(EXCERPTED TEXT):
◆ ◆ ◆ ◆ ◆

# These Forecasters Suck!



## MikeRi24 (Dec 21, 2007)

Meteorologists in Buffalo cannot forecast the weather to save their lives! heres this week in review:

Monday: called for 3-5....we got a dusting
Tuesday: called for <1......ended up being a plowable event that caught me off guard 
Wednesday: called for a possible 1-3.....we got nothing
Thursday: called for 1-3.....nothing
Friday: called for 2-4....got a dusting
Today: called for 4-7....got an inch and a half
Tomorrow: calling for 4-7 again and I'm really not sure what to think. its driving me nuts. and the best part is, between the Weather Channel and the 3 major news stations, they all say something different and NONE of them are right! anyone else from WNY notice this??


----------



## augerandblade (Jan 17, 2009)

Just use the weather channels as advice only and moniter the incoming precip on radar using intellicast etc. News station will tell the same old story until they get updated and that could be hours later


----------



## MikeRi24 (Dec 21, 2007)

augerandblade;719606 said:


> Just use the weather channels as advice only and moniter the incoming precip on radar using intellicast etc. News station will tell the same old story until they get updated and that could be hours later


For the last few days I've just kept refreshing the live radar from the Weather Channel on my computer and I'll pan it way out and try and make my own forecast before i go to bed and try to decide if I need to set the alarm or not.


----------



## motorbreath (Dec 8, 2007)

Same thing here in West Michigan, they said we were suppose to get 3-5 yesterday, got 12 at my house and 15 just a few miles north.


----------



## blueline38 (Dec 22, 2007)

*weather*

Yeah, sometimes you wonder what their thinking but weather changes fast and depends on numerous variables. I usually watch the radar in motion to get an idea of the directionality. Lake effect, however, can spawn pretty quickly.


----------



## JDiepstra (Sep 15, 2008)

motorbreath;721062 said:


> Same thing here in West Michigan, they said we were suppose to get 3-5 yesterday, got 12 at my house and 15 just a few miles north.


Yes they are morons here! Couldn't hit a nail on it's head with a tennis racket.


----------



## BigDave12768 (Nov 17, 2006)

JDiepstra;721401 said:


> Yes they are morons here! Couldn't hit a nail on it's head with a tennis racket.


Well... think about that statement for a second. Tennis rackets have a netting with a bunch of holes. So its no real guarentee with a tennis racket that you will hit. Maybe a frying pan would make a better analogy


----------



## JDiepstra (Sep 15, 2008)

I was talking about a really big nail, with a really big head.


----------



## MileHigh (Nov 6, 2007)

God Damn...what a forecast.

Too bad it's all BS.

I think If I got a forecast that nice..I would ***** a brick.


----------



## MileHigh (Nov 6, 2007)

BigDave12768;721480 said:


> Tennis rackets have a netting with a bunch of holes. Maybe a frying pan


rolmfao


----------



## grandview (Oct 9, 2005)

Even with the National weather center at the airport they said we got under 2 inches but I live a mile away and had 6 inches in my driveway .And how they say snow will stay south of us and we get another 6 inches.


----------



## woodsman (Nov 18, 2008)

I am down in Franklinville Ny and we have already this season 174.5" of snow. The old K5 blazer is getting a good work out.


----------



## lunatic81 (Sep 24, 2008)

motorbreath;721062 said:


> Same thing here in West Michigan, they said we were suppose to get 3-5 yesterday, got 12 at my house and 15 just a few miles north.


I'd feel real bad for ya, but we've yet see 2" here let alone 12. I wish our forecasters were off like that. Ours say 1-3 and we get a dusting. Probably trying to get that salt moved.


----------



## CityGuy (Dec 19, 2008)

redtjx;719599 said:


> Meteorologists in Buffalo cannot forecast the weather to save their lives! heres this week in review:
> 
> Monday: called for 3-5....we got a dusting
> Tuesday: called for <1......ended up being a plowable event that caught me off guard
> ...


It's not just NY that they have this problem. Mlps has same problem 4 stations 4 differnt forcasts and not a single one is right.


----------



## sven1277 (Jan 15, 2008)

I listen to all 4 local networks and the weather channel and just pick the one I like the best. The always seem to be different, but they sure hype it up when they're right.


----------

◆ ◆ ◆ ◆ ◆

(PROBLEM DESCRIPTION): Please repeat the part of the snow forecast thread starting with "## woodsman (Nov" and going on through "(Sep 24, 2008)", with "K5 blazer" swapped for "pickup truck".

(INFORMATION SUPPLIED):
◆ ◆ ◆ ◆ ◆

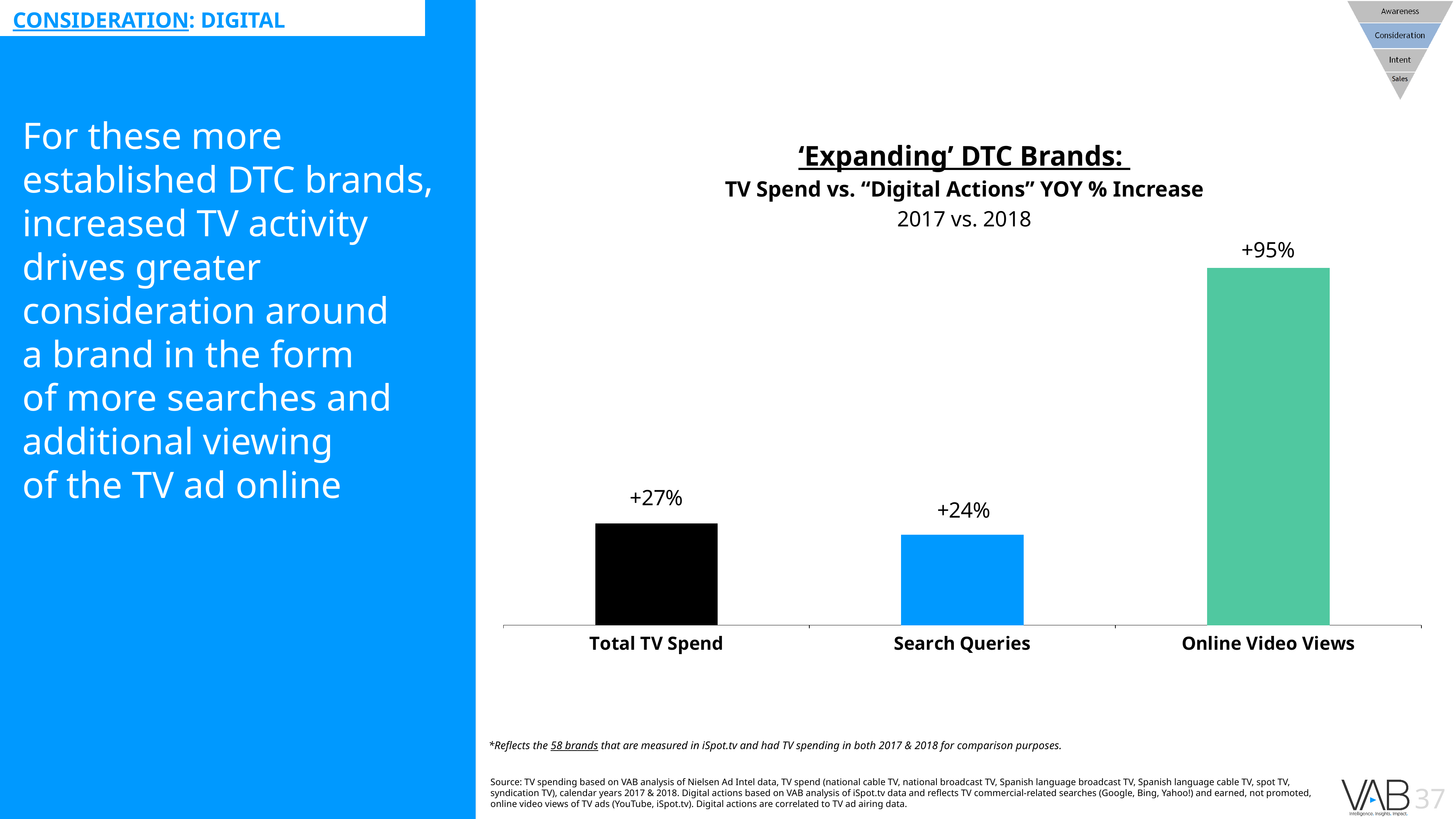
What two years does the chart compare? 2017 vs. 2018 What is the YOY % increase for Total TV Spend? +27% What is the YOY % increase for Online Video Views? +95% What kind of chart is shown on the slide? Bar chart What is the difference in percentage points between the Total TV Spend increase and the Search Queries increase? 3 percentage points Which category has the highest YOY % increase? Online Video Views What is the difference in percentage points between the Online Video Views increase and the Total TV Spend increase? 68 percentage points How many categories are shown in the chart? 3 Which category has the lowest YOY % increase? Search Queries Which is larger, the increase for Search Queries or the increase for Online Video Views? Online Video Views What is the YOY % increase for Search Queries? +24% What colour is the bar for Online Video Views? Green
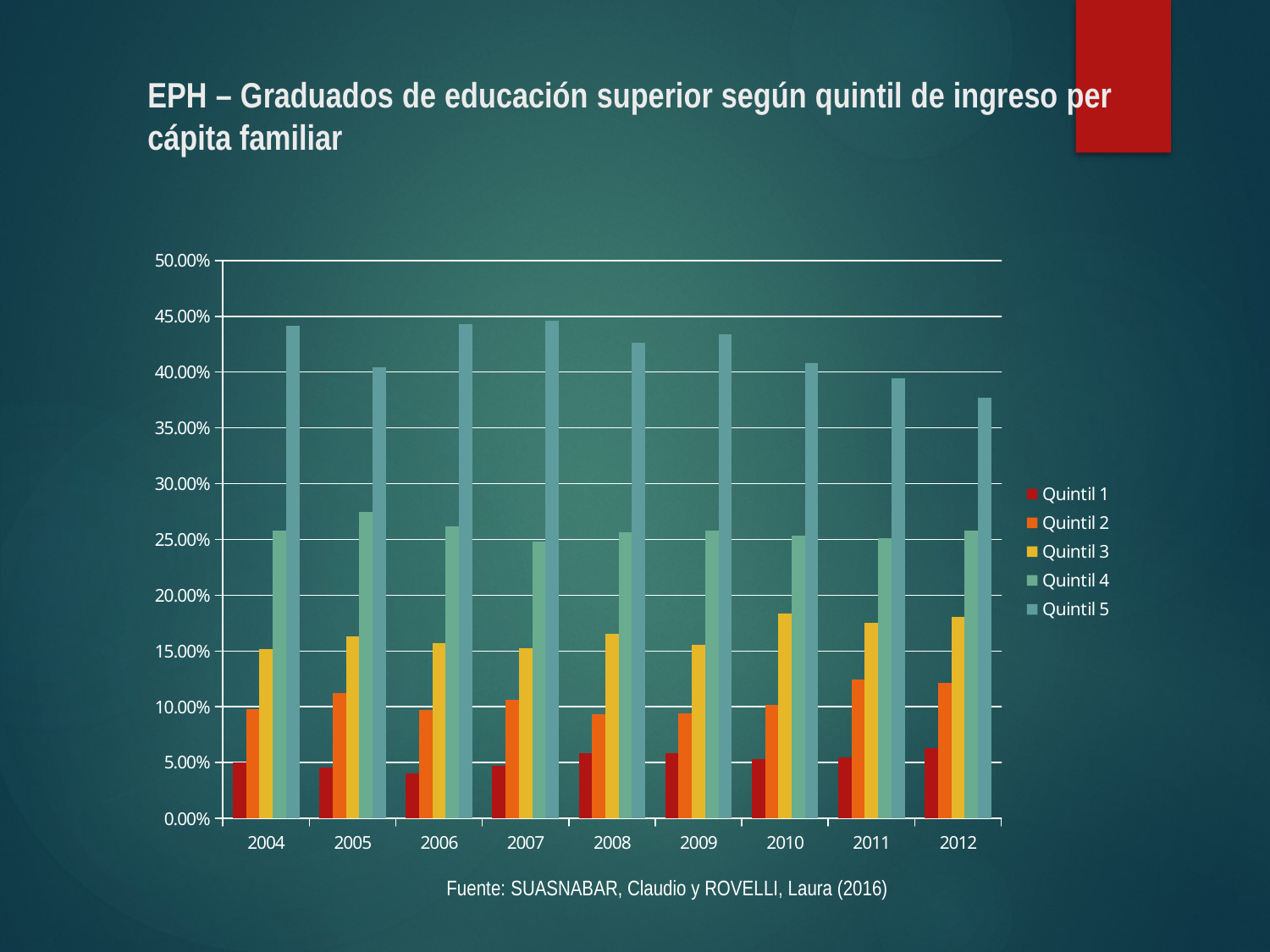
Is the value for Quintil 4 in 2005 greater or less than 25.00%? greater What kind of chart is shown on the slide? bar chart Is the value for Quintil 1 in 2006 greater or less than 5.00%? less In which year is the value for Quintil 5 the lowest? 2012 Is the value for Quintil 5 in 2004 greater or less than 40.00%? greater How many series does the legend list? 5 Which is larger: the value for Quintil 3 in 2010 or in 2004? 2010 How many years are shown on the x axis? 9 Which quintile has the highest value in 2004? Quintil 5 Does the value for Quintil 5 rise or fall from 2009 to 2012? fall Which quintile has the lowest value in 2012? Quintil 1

◆ ◆ ◆ ◆ ◆

(RESULT):
## woodsman (Nov 18, 2008)

I am down in Franklinville Ny and we have already this season 174.5" of snow. The old pickup truck is getting a good work out.


----------



## lunatic81 (Sep 24, 2008)